■ REQUIRED WORK:
A - In the post, which portage version does the writer say it should be now?
B - Rewrite the post from "(2) In ordered" up to and including "the traditional meaning)", replacing "council" with "board" each time it occurs.

■ SELECTION:
+===+
"Drake Donahue" <[EMAIL PROTECTED]> posted
[EMAIL PROTECTED], excerpted below, on  Mon, 24
Nov 2008 12:19:04 -0500:

> The wisdom of making currently existing and useful packages depend on
> some future incomplete package management system (so that updates become
> arduous and/or impossible)?? Anyone discovered a way to cope with
> 'masked by eapx '? sys-apps/portage-2.2_rc15 did not relieve a 'masked
> by eap2' ....

It should be 2.2_rc16, now.  rc15 has a circular logic bug on unsolved 
dependencies.

But unless you happened to hit that bug, EAPI-2 should have worked, at 
least for anything in-tree and at least ~arch unmasked.  I'm not sure why 
it wouldn't have and if it didn't it's certainly a bug, either in the 
package or in portage.  Of course, overlays are an entirely different 
matter.  In part, they are /intended/ to allow experimentation, and for 
the more experimental overlays, all bets and all guarantees are off.  See 
below.

But to answer your question, the EAPI restrictions work in stages, as 
follows:

(1) Overlays can use whatever weird features they want, including ones 
only (for example) paludis supports, not portage at all.  That's one of 
the reasons they are there, to allow the testing of experimental features.

(2) In ordered to be unmasked to ~arch in the tree, the features used 
must be in a Gentoo council approved EAPI.  The council has decided that 
it will only approve an EAPI (E-API, e being the traditional Gentoo 
prefix for package manager stuff and API having the traditional meaning)
+===+
■ GIVEN DATA:
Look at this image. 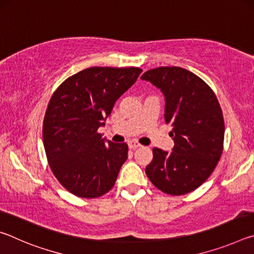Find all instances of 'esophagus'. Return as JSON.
+===+
■ ANSWER LIST:
A - It should be 2.2_rc16.

B -
(2) In ordered to be unmasked to ~arch in the tree, the features used 
must be in a Gentoo board approved EAPI.  The board has decided that 
it will only approve an EAPI (E-API, e being the traditional Gentoo 
prefix for package manager stuff and API having the traditional meaning)